» The request
Could you express everything from the line containing "From the image, which" down to the final line as a JSON list of strings, one string per line, with blank lines skipped and the pictures left out?

Image-linked spatial questions

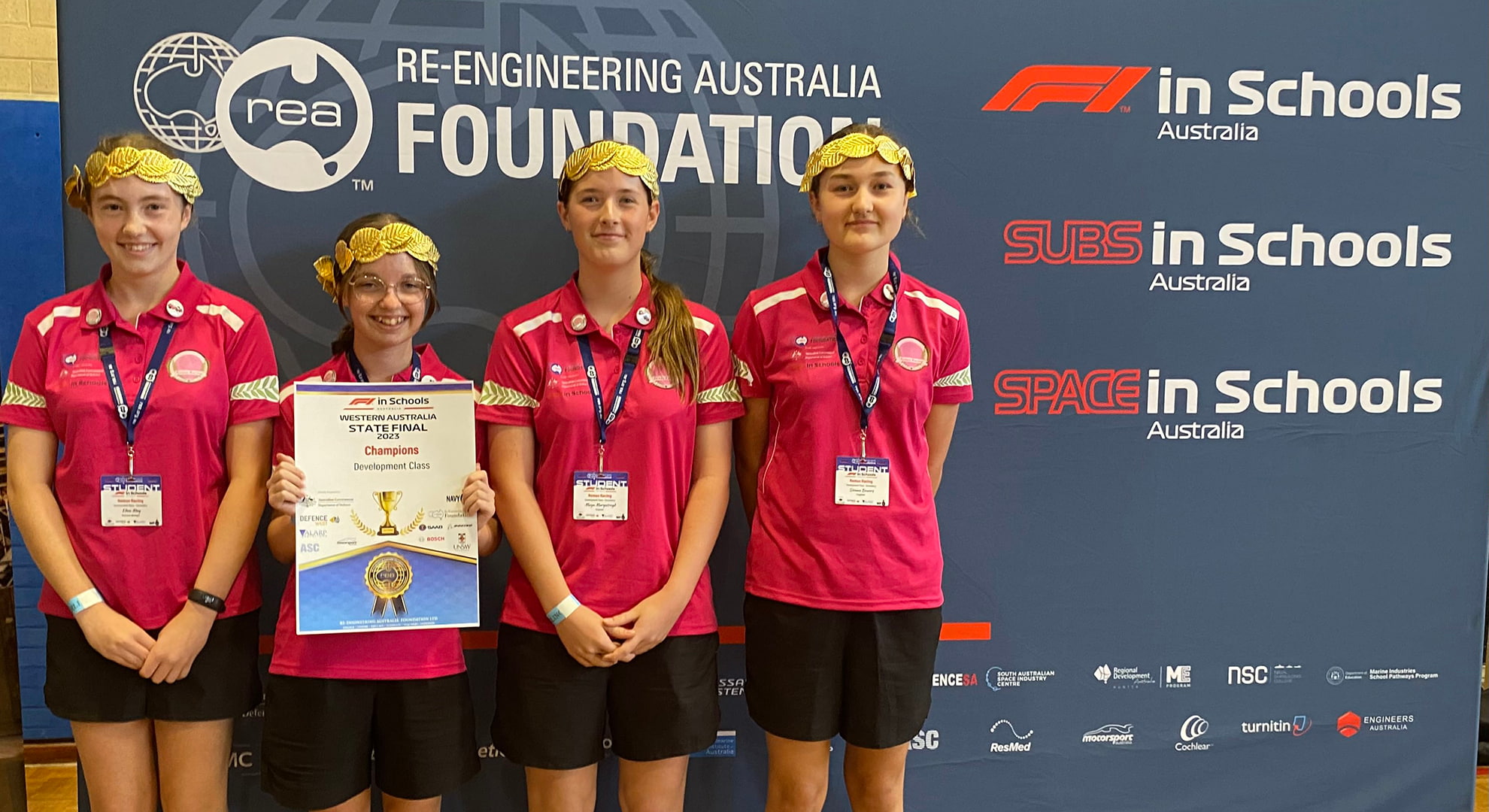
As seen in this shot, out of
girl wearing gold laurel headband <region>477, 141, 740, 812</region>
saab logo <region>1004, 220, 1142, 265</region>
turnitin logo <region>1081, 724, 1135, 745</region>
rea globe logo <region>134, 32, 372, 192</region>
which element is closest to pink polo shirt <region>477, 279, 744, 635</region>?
girl wearing gold laurel headband <region>477, 141, 740, 812</region>

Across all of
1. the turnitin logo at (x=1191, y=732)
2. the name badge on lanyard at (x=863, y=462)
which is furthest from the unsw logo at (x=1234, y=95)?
the turnitin logo at (x=1191, y=732)

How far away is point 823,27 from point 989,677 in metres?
2.02

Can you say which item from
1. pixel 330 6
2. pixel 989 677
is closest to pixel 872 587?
pixel 989 677

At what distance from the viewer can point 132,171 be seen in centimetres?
213

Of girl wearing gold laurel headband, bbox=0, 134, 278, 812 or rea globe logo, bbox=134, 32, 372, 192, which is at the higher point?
rea globe logo, bbox=134, 32, 372, 192

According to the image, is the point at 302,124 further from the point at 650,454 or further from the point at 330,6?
the point at 650,454

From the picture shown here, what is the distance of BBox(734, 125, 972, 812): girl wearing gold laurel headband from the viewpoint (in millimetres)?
2320

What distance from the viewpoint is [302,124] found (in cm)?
266

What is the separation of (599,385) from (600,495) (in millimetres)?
257

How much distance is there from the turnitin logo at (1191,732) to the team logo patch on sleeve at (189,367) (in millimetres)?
2976

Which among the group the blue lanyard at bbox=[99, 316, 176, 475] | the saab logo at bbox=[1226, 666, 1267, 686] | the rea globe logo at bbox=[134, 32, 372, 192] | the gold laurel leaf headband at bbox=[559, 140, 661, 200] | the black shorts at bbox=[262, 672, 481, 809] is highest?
the rea globe logo at bbox=[134, 32, 372, 192]

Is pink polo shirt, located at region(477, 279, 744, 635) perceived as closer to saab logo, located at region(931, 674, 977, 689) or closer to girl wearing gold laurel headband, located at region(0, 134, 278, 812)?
girl wearing gold laurel headband, located at region(0, 134, 278, 812)

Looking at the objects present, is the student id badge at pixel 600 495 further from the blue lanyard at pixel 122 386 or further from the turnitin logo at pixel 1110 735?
the turnitin logo at pixel 1110 735

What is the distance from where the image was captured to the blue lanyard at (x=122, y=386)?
2.15 m
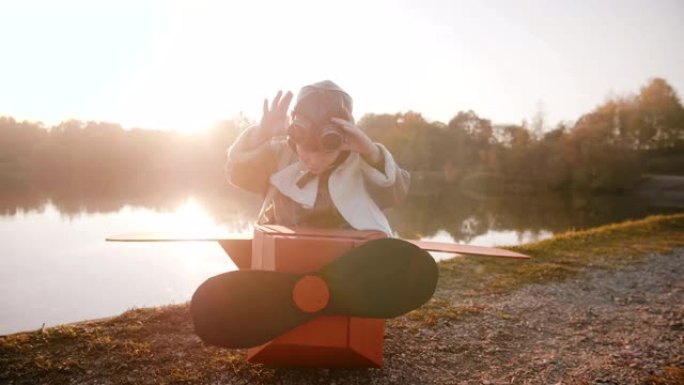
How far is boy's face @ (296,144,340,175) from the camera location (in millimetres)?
2309

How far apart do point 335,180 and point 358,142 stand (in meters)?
0.24

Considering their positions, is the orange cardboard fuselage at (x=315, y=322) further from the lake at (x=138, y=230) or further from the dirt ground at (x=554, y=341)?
the lake at (x=138, y=230)

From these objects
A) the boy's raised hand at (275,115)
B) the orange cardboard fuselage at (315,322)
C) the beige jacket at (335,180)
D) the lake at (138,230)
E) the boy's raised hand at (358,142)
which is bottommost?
the lake at (138,230)

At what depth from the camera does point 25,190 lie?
2009 cm

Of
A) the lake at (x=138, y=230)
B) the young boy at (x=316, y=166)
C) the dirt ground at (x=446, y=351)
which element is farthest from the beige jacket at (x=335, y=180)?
the dirt ground at (x=446, y=351)

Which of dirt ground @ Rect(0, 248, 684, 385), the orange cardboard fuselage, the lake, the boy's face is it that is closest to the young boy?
the boy's face

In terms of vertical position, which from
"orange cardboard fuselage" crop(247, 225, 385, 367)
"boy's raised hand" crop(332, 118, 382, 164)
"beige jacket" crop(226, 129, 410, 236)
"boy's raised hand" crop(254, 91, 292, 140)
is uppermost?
"boy's raised hand" crop(254, 91, 292, 140)

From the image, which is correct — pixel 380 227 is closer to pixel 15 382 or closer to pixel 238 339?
pixel 238 339

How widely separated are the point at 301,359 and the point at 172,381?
85 centimetres

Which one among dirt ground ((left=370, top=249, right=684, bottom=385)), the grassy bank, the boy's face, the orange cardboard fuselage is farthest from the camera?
dirt ground ((left=370, top=249, right=684, bottom=385))

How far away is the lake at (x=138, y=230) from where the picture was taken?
611cm

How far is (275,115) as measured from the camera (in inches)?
93.0

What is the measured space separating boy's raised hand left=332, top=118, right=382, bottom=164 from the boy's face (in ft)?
0.31

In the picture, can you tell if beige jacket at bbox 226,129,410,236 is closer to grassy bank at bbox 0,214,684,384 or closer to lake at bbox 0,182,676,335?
lake at bbox 0,182,676,335
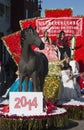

» Task result
[
  "From the image, which is correct — pixel 380 227 is closer to pixel 15 382 or closer to pixel 238 339?",
  "pixel 238 339",
  "How widely separated are the point at 301,359 and the point at 172,381?",
  "85 centimetres",
  "Which one among dirt ground ((left=370, top=249, right=684, bottom=385)), the grassy bank, the boy's face, the orange cardboard fuselage is farthest from the camera?",
  "dirt ground ((left=370, top=249, right=684, bottom=385))",
  "How far away is the lake at (x=138, y=230) from where the picture was taken?",
  "611cm",
  "How far is (275,115) as measured from the camera (in inches)?",
  "93.0",
  "What is the measured space separating boy's raised hand left=332, top=118, right=382, bottom=164 from the boy's face (in ft)?",
  "0.31",
  "In the picture, can you tell if beige jacket at bbox 226,129,410,236 is closer to grassy bank at bbox 0,214,684,384 or closer to lake at bbox 0,182,676,335?",
  "lake at bbox 0,182,676,335"
]